• Unit 1: Know Your Purpose

    To be an effective writer, it is essential to identify the purpose or goal of your communication – whether you are writing for your own personal reasons to entertain a friend or convince a local politician, or you have been given a job assignment to sell the services of your company to a wealthy business client. What message do you want to convey? If you are unclear or uncertain about what you wish to accomplish, your readers will find your writing confusing and difficult to comprehend. Your local politician may follow an unwanted course, or your wealthy business client may move on to a more articulate competitor.

    In this unit, we examine several rhetorical models the Ancient Greeks adopted to help create a framework for what they wanted to achieve during their discussions. What is your purpose? Are you writing to persuade, inform, analyze, or express? In most cases, you should incorporate several elements of these rhetorical strategies to help you get your point across most effectively. But your purpose must be clear – so you can effectively explain or pitch it to your audience.

    Completing this unit should take you approximately 3 hours.

    • 1.1: What Is Professional Writing?

      How does professional writing differ from other kinds of writing? How we define this writing style helps us focus on expectations.
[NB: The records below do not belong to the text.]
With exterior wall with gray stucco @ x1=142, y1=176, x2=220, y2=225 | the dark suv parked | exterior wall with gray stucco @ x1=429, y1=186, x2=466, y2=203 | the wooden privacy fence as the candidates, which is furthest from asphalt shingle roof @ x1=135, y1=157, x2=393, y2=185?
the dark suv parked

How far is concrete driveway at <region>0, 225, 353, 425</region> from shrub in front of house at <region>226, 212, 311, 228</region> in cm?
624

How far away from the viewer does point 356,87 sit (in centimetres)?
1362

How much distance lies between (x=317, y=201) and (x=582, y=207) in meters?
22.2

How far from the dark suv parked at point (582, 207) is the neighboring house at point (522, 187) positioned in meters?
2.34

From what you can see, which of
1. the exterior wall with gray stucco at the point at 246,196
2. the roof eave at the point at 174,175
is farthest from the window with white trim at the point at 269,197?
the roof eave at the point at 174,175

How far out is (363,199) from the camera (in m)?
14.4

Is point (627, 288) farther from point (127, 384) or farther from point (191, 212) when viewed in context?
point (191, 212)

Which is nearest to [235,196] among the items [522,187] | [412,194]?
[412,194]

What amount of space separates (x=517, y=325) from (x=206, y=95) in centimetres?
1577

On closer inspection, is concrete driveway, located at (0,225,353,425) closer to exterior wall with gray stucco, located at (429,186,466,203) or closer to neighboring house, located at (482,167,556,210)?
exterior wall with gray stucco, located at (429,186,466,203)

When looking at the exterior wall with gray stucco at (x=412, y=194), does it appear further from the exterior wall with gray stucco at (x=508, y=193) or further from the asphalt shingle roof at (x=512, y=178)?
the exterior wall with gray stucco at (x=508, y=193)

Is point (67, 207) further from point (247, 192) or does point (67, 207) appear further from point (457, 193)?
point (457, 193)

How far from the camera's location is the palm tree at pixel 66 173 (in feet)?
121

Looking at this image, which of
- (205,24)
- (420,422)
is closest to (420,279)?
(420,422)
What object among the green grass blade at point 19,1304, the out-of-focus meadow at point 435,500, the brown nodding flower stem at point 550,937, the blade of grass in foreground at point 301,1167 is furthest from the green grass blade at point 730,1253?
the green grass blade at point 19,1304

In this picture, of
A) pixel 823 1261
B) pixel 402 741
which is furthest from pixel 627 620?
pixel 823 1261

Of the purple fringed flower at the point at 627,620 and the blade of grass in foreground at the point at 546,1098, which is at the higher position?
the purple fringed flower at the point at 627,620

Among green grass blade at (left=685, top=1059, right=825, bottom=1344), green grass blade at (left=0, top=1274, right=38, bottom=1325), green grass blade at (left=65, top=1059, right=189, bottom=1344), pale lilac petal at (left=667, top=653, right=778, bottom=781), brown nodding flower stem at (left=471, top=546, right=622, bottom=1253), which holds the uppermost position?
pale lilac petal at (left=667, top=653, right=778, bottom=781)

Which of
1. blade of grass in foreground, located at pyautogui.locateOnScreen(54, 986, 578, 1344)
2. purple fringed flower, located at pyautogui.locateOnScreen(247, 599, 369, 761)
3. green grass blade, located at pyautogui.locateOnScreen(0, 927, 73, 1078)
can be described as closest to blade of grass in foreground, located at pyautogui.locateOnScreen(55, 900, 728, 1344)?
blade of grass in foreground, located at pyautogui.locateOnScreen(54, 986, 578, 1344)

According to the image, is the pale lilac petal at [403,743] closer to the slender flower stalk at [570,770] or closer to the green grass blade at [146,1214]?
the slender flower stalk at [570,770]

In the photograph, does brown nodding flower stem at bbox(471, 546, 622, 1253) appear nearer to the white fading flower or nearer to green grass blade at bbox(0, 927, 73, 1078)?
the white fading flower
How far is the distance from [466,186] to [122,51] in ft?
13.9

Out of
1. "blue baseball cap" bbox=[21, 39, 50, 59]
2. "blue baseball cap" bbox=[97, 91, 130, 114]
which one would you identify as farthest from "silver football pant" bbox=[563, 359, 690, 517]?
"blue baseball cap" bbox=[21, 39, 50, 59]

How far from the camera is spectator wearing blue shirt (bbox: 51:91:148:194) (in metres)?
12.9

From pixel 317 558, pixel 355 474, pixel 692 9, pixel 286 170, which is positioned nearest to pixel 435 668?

Before we explore professional writing specifically, we need to understand how it fits in the world of communication.

    • 1.2: What Is Your Purpose?

      We typically write professional documents to motivate action. For example, we write memos to convince our colleagues to act; design a company website with text, images, and video to showcase why customers should buy our product; and prepare a resume and cover letter to convince an employer to hire us.

      There are four general approaches to writing: to persuade, inform, analyze, and express. Notice the deep connections between these four writing strategies. For example, a writer may use expressive writing to move their reader emotionally to persuade them to support a cause. They may combine expository writing techniques with an analytical approach to provide a narrative account of a significant controversy – breaking the elements down to explain the known facts and unstated assumptions of the situation. We seldom use just one mode. Effective writing – in the digital realm and elsewhere – blends and balances them all.

    • 1.3: Writing to Persuade

      The art of persuasion lies at the heart of rhetoric and is fundamental to communication. We use persuasive strategies to affect another person's attitude or behavior and begin learning how to persuade as children – when we ask our parents to buy us a toy or let us stay up past our bedtime. As adults, our professional and private lives put us in a position to persuade and be persuaded by others.

      Here are some professional situations where a persuasive approach is useful.

      • You want your reader to buy a product or service.
      • You want your reader to believe an idea, proposal, or sales pitch.
      • You want your reader to support a politician or political position.
      • You want your reader to donate money or support a group or cause.
    • 1.4: Writing to Inform

      Explanatory or expository writing seeks to define or explain something – it may be a topic, process, event, or phenomenon. Writers use expository writing to explain what happened, how something works, or how to do something. For example, we use an expository approach when compiling a report on the current business environment or explaining a recent medical breakthrough.

      Here are some professional situations when an expository writing approach is helpful.

      • You want to establish the facts of the matter for the reader.
      • You want to explain a concept, an issue, or an event.
      • You want your reader to understand a process or follow a step-by-step procedure.
    • 1.5: Writing to Analyze

      Analytic writing examines, probes, dissects, and picks things apart. This thinking examines issues, events, ideas, statements, and propositions in-depth and determines whether the content is explicit or assumed. Analytic writing systematically breaks things down into parts and examines the logical connections and cause-effect relationships.

      Analytical writers use their reason, experience, history, social norms, and a sense of morals and ethics to examine questionable statements.

      Medical experts, journalists, business analysts, political pundits, and book or film critics are high-profile examples of analytical thinkers and writers. However, most of us use these critical thinking strategies in our everyday lives as we question our assumptions and those of others.

      Here are some situations when an analytic writing approach may be useful.

      • You want your reader to reflect on a subject.
      • You want your reader to critique their preconceptions and assumptions.
      • You want to make a systematic, logical case for or against something.
    • 1.6: Writing to Express

      The best expressive writing is concrete, colorful, and unique. Since no two people express themselves in the same way, this form of writing brings out an individual writer's perspective and personality.

      This writing style is useful to more than just artistic writers. Effective expressive writing draws on readers' feelings, imagination, reason, and knowledge. At first glance, expressive writing seems directly opposed to more objective approaches. However, balancing expressive style with objective analysis is the hallmark of a skillful writer – regardless of field.

      Here are some situations when an expressive approach can enhance our writing.

      • You want to challenge, excite or stimulate the reader.
      • You want to dramatize situations or ideas.
      • You want to call on the reader's senses.
      • You want to give the reader the sense that they are there.

      We turn to expressive strategies to move another person – to imagine and remember sights and sensations or make them see and feel experiences beyond their own.